Seven killed after car bomb blast near Afghan interior ministry in Kabul
November 13, 2019
KABUL (Reuters) - Seven people were killed and seven injured on Wednesday after a car bomb explosion near the interior ministry in the Afghan capital of Kabul, a government spokesman said. There was no immediate claim of responsibility for the attack. A car bomb has been detonated in the Afghan capital of Kabul during the morning commute, killing seven people and wounding at least seven more, officials said. Nasrat Rahimi, spokesman for the Afghan Interior Ministry, said the blast occurred on Wednesday in the Qasaba area of the city and that the number of casualties could rise. Rahimi said the target of the attack was not immediately clear and that an investigation was under way at the scene.  He said the dead were all civilians. No one immediately claimed responsibility for the attack, but the Taliban and Islamic State of Iraq and the Levant (ISIL) armed group are active in the capital and have claimed earlier attacks in Kabul. Ambulances sirens could be heard and a giant plume of smoke rose from the area following the explosion.

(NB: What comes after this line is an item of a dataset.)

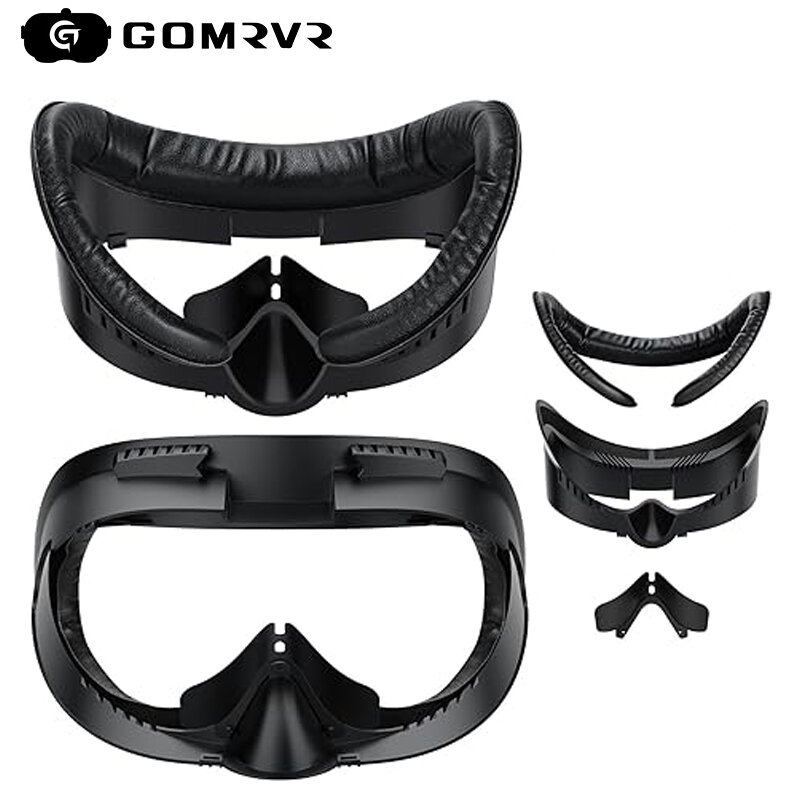 GOMRVR-مكافحة تسرب ضوء وسادة الأنف ، استبدال وسادة رغوة ، غطاء الوجه ، متوافق مع ميتا كويست 3 ، كوة كويست 3 الملحقات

The blast came a day after Afghan President Ashraf Ghani announced that Kabul would release three high-ranking Taliban prisoners in an apparent prisoner swap for Western hostages who had been kidnapped by the group in 2016. The three Taliban prisoners include Anas Haqqani, who was seized in 2014 and whose older brother is the deputy Taliban leader and head of the Haqqani network, a Taliban affiliate. Ghani did not specify the fate of the Western hostages - an Australian and an American, both professors at the American University in Kabul - and it was not clear when or where they would be freed. Ghani said on Tuesday that he hoped the decision would help "pave the way" for unofficial direct talks between his government and the Taliban, who have long refused to negotiate with the administration in Kabul.